Reading text:
========================================================================
AFGE is calling on the Bureau of Prisons to stop transferring inmates between BOP facilities to mitigate the spread of the coronavirus outbreak in federal prisons and local communities outside the prison walls.
The coronavirus pandemic is raging on in the U.S., killing more than 72,000 people and infecting over 1.2 million others. Prisons have become coronavirus hotspots. As of May 5, 2,066 federal inmates and 359 BOP staff have tested positive for COVID-19.
Despite repeated calls from AFGE’s Council of Prison Locals, which represents more than 30,000 federal correctional workers across the country, BOP has not halted inmate transfers between prisons, most notably from institutions that have had outbreaks of COVID-19 to ones that have not had any confirmed cases of the virus in either staff or inmates.
========================================================================
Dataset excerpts
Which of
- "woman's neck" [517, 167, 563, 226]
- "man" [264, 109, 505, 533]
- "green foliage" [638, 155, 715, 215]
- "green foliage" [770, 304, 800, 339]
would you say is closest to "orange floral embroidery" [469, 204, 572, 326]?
========================================================================
Problem details:
Please copy, word for word, the part of the text on federal prison inmate transfers that opens with the words containing "Despite repeated calls" and closes with "staff or inmates.".

Solution for this task:
Despite repeated calls from AFGE’s Council of Prison Locals, which represents more than 30,000 federal correctional workers across the country, BOP has not halted inmate transfers between prisons, most notably from institutions that have had outbreaks of COVID-19 to ones that have not had any confirmed cases of the virus in either staff or inmates.